After The Accident

After The Accident

Eric shivered as he woke up. Through heavy eyes, he heard the echo of raindrops falling against the roof and the rumbling of thunder overhead. Reaching down instinctively with his hands, he groped blindly for a blanket that should have been there on his bed. Instead, he felt only the wetness on the dimpled leather of his seat. Remembering where he was now, he opened his eyes and looked through the shattered windscreen.

The dim headlights of the truck and the lightning flashing overhead illuminated the wreck in the rain. From where he sat, Eric could see the full extent of the damage. The bonnet of the Cadillac has been smashed, twisted and crushed under the bumper of the opposing truck. It was close enough that he could reach out and touch the license plate. Inside what remains of the car, the dashboard had been knocked out of place, hanging at an angle diagonal to the seat. The entire front compartment had buckled in as well, pinning his legs to the ground.

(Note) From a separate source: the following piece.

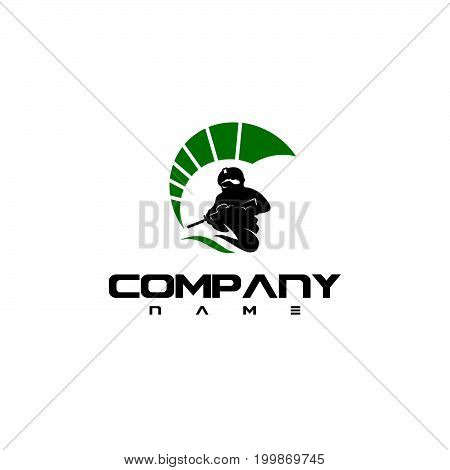 Spartan logo. Old Vintage Antiques Spartan warrior vector design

“Kyla?” Eric whispered, hearing his own voice crack. The effort needed to utter a single word caused him to sputter and wheeze. He could still smell that damn whiskey on his breath. He remembered everything now, the partying, the drinking, getting drunk. Marie had been the more sober one that night, so she drove them home.

He tried to turn and face her, but his back erupted in excruciating pain. Snaking his hand along the leather seat, he passed through the gap separating the seats, until he felt the rich smoothness of her gown crumpling beneath his touch. He followed the trail of fabric until he found her dainty little fingers, and hooked his own into them one by one.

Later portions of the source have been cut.